With a springy step, Bett wandered out of the plum orchard and up a knoll blanketed with clover and wildflowers. Whipping off her veiled straw hat-a makeshift beekeeper’s garb at best-she felt her baby-fine blond hair shiver down to her shoulders, the same baby-fine hair that had been ruthlessly confined to a rubber band that morning. Confined for about three minutes, anyway. Not that Bett hadn’t tried all ninety-nine hair products guaranteed to thicken and manage, but beyond hating the women in the hair-care commercials, she’d given up finding a cure for too-soft, too-fine hair. Now, she just let it have its way and tried to keep the style simple.
Another bead of moisture trickled down between her breasts and blended with a little peach fuzz left over from the morning’s picking. It itched. Actually, just about her whole body itched. Her jeans were sticking to her like miracle glue; the terry-cloth halter top was as absorbent as a towel; and if another soul were anywhere near her, she would be having an anxiety attack about deodorant fadeout.

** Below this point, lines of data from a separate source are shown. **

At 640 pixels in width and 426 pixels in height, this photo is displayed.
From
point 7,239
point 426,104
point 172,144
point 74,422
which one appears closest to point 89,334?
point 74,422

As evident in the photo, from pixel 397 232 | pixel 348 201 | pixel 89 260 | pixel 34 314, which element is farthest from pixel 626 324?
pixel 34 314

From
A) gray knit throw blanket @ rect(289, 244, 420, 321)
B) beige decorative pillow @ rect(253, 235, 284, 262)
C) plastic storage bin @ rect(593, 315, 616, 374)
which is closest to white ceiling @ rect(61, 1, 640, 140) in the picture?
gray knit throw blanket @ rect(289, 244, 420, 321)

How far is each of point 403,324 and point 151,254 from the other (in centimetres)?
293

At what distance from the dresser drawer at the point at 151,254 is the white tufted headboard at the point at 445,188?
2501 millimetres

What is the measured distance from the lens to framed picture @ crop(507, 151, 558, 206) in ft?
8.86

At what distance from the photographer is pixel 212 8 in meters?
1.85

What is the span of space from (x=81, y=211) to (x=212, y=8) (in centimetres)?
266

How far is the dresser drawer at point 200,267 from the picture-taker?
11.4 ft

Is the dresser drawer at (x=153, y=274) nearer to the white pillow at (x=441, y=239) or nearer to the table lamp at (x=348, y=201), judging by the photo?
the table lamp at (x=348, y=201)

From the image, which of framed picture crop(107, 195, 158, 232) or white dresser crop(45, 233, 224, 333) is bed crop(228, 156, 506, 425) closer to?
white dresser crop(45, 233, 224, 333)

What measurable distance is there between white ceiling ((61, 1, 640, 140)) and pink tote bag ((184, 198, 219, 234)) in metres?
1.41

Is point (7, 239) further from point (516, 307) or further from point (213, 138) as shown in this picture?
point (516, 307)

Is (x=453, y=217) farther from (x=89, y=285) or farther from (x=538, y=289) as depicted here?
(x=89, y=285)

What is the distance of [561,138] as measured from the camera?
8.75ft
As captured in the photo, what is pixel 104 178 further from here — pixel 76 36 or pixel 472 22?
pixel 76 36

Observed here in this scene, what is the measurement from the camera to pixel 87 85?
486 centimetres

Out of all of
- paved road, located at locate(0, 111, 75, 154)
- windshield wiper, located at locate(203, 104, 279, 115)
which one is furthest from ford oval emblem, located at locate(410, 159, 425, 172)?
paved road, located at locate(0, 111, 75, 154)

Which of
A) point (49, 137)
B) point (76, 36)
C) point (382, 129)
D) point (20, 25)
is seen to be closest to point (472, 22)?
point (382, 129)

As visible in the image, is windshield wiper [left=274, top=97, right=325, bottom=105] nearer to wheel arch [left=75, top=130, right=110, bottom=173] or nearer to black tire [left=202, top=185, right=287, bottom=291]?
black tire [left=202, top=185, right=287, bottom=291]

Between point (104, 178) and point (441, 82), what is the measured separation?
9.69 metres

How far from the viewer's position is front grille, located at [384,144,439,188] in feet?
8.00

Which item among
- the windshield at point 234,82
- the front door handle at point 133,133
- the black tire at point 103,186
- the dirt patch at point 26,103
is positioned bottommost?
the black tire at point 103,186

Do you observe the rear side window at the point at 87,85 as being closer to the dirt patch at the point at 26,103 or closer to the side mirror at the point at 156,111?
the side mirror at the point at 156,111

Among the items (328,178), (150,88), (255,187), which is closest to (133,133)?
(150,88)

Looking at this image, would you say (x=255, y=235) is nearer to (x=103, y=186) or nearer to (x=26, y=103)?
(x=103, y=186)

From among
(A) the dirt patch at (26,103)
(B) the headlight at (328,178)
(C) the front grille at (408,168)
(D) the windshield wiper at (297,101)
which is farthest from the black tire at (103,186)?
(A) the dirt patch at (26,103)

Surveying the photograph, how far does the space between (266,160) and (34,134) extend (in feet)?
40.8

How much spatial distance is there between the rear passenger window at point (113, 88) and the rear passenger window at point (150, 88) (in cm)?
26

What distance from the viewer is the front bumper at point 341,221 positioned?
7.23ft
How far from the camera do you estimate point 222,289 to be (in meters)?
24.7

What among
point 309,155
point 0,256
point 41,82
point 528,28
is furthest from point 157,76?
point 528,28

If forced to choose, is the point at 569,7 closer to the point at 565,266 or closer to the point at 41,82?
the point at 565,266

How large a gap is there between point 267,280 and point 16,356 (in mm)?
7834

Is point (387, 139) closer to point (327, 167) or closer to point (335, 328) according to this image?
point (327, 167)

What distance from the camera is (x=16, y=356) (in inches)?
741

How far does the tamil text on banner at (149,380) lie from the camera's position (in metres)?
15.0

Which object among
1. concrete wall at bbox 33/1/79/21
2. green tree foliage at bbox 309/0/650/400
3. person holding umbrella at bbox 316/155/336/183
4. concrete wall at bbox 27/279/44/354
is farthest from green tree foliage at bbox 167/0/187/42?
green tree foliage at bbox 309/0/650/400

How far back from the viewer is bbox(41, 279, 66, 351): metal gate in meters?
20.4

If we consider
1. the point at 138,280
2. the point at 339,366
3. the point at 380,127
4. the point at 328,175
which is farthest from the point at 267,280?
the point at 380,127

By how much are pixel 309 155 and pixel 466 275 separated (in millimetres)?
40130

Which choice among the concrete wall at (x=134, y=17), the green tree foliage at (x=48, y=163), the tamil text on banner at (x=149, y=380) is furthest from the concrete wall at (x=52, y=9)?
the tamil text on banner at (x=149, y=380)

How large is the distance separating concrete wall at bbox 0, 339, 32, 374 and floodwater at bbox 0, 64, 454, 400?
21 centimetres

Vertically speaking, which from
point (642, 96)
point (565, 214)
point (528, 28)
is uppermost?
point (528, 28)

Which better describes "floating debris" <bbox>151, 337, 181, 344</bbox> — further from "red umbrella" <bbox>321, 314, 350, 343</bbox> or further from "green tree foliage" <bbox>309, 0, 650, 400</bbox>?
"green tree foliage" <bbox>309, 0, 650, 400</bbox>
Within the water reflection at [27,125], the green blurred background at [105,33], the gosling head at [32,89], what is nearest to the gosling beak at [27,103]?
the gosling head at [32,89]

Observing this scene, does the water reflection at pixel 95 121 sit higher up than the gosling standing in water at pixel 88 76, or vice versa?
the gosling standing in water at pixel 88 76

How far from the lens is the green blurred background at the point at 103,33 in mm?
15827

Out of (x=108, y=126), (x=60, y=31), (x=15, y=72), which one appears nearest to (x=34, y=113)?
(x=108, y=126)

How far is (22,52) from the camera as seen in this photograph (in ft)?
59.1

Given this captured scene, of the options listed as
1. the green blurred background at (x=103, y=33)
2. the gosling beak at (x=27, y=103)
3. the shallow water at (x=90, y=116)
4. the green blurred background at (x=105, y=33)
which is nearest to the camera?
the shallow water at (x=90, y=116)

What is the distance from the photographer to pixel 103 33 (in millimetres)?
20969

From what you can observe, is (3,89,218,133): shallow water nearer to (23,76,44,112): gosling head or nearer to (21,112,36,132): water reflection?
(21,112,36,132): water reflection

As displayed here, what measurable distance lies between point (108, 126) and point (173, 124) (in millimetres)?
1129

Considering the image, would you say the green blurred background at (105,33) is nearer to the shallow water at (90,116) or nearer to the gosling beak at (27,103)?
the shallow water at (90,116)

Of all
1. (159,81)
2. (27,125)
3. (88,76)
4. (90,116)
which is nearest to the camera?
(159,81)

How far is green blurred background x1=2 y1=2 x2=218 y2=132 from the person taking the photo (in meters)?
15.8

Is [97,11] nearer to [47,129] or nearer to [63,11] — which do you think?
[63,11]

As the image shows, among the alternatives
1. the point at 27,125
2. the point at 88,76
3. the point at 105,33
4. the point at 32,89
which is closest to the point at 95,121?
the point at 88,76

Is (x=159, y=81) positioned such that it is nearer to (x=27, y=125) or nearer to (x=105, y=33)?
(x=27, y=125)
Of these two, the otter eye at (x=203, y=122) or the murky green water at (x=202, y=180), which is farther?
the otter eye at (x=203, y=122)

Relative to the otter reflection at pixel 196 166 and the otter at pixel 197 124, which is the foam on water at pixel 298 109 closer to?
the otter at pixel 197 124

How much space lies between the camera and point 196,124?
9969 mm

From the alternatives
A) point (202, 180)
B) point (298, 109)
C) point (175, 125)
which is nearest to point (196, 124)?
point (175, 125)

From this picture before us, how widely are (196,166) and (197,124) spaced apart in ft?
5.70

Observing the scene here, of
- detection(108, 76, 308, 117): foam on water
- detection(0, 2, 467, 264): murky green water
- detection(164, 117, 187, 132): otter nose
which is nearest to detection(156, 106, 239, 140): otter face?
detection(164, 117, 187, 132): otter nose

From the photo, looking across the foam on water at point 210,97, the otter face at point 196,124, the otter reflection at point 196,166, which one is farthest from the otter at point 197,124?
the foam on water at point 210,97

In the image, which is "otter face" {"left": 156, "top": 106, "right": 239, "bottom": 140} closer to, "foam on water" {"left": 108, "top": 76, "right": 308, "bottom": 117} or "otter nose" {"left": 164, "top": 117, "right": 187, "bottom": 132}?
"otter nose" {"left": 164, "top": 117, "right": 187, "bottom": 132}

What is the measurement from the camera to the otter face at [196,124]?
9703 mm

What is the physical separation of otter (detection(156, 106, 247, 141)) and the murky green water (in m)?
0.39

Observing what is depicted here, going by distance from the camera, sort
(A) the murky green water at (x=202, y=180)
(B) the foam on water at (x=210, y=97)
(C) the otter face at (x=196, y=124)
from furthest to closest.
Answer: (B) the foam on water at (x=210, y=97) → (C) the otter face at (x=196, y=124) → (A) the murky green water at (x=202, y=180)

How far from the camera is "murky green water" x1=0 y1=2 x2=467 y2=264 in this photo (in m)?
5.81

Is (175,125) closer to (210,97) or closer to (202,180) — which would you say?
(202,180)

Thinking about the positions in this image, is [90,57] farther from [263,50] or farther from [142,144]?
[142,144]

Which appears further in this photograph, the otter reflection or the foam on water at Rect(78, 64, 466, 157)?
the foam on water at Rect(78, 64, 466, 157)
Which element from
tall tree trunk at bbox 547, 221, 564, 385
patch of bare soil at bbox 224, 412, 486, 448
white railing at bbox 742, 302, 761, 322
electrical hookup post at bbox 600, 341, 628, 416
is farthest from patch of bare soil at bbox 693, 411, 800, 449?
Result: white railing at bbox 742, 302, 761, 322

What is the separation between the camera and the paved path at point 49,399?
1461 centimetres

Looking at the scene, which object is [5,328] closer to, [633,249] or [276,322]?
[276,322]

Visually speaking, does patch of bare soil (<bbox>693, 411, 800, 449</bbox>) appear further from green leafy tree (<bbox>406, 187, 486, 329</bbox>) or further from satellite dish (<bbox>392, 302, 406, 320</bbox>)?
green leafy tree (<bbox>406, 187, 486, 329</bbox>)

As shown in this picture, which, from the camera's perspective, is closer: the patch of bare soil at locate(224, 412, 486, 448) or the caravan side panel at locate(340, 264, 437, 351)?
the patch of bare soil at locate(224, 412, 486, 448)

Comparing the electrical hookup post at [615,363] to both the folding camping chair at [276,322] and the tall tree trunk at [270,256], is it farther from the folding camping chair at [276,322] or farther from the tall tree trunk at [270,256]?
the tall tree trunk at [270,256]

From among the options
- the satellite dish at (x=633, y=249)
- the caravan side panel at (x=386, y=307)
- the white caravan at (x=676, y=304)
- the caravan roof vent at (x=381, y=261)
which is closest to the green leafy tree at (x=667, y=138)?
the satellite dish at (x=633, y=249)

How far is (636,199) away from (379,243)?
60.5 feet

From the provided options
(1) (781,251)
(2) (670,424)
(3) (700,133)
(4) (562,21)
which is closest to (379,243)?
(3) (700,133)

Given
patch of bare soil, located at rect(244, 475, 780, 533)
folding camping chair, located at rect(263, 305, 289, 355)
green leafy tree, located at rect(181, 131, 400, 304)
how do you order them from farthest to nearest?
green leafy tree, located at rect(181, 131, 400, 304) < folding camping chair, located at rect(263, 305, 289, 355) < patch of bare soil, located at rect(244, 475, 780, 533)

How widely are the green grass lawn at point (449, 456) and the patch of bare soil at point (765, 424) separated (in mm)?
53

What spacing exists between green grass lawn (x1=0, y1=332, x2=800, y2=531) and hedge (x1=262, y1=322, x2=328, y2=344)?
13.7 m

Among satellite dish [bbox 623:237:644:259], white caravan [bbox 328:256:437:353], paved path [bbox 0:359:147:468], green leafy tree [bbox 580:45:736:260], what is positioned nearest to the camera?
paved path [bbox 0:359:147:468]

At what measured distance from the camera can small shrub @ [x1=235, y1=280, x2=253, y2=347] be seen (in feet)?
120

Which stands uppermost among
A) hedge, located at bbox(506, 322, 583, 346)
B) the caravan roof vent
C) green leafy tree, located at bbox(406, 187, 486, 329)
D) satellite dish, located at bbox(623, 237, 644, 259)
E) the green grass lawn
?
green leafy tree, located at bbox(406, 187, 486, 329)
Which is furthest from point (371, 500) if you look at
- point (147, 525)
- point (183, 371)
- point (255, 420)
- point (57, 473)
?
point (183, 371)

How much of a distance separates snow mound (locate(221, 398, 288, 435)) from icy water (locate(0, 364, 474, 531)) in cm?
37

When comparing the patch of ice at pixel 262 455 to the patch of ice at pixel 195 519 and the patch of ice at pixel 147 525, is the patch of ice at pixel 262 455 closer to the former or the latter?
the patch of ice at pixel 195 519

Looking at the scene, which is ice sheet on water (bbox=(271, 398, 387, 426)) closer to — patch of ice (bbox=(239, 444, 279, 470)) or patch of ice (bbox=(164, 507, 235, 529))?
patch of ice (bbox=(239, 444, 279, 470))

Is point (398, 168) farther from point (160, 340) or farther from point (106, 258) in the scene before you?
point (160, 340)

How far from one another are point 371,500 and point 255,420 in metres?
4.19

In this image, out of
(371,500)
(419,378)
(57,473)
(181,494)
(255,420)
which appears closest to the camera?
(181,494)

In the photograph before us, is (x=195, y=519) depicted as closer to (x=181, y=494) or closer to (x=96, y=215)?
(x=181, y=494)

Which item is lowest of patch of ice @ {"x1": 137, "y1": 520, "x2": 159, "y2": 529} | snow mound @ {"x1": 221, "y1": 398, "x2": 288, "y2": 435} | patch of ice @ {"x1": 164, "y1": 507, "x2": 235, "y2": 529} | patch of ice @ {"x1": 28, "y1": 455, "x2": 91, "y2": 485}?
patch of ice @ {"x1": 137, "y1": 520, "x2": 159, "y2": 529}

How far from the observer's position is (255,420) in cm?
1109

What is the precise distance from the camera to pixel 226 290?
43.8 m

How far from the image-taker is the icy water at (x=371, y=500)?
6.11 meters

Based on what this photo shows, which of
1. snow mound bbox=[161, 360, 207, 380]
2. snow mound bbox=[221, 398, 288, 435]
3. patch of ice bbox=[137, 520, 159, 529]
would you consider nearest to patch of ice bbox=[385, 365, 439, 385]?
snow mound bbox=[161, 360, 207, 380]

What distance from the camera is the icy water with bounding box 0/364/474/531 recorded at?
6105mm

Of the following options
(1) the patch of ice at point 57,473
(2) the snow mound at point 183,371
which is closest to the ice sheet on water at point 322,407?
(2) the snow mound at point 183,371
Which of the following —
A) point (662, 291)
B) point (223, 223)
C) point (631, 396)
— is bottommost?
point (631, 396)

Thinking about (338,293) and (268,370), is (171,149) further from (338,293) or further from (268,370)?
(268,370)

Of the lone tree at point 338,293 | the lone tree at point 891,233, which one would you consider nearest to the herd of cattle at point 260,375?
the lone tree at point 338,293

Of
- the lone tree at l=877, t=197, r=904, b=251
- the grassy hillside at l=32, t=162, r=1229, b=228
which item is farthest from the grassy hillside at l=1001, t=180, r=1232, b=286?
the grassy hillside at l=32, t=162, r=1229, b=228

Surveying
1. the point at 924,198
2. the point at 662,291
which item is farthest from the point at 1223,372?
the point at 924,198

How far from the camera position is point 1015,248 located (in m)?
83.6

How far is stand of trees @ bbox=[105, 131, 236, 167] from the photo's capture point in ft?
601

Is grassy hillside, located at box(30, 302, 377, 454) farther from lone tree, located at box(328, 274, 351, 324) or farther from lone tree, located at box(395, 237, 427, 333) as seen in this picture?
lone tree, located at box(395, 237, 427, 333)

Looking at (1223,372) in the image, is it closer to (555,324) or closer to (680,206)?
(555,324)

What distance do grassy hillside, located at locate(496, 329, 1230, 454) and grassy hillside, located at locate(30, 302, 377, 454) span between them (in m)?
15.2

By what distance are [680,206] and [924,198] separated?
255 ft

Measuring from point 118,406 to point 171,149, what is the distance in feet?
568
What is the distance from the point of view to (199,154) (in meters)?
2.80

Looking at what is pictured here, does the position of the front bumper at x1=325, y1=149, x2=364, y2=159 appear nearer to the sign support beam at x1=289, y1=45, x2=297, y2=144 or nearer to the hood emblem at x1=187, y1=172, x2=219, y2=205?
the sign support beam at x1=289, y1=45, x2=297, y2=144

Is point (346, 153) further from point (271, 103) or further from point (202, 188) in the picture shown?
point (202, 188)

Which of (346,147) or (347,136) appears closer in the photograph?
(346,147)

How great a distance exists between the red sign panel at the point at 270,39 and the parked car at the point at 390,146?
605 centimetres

But then, there wasn’t another soul around. Just past the rise of the clover field were the woods, nine luscious acres of ironwood and hickory and walnut-the same nine acres that could have been sold as timber to pay off their monstrous operating loan except that both Bett and Zach would sell their souls first. The woods held solace and silence; how could anyone sell that? In the spring, the ground there was carpeted with violets and trillium; in the fall, wild animals built shelters in the depths of leaves and hollows.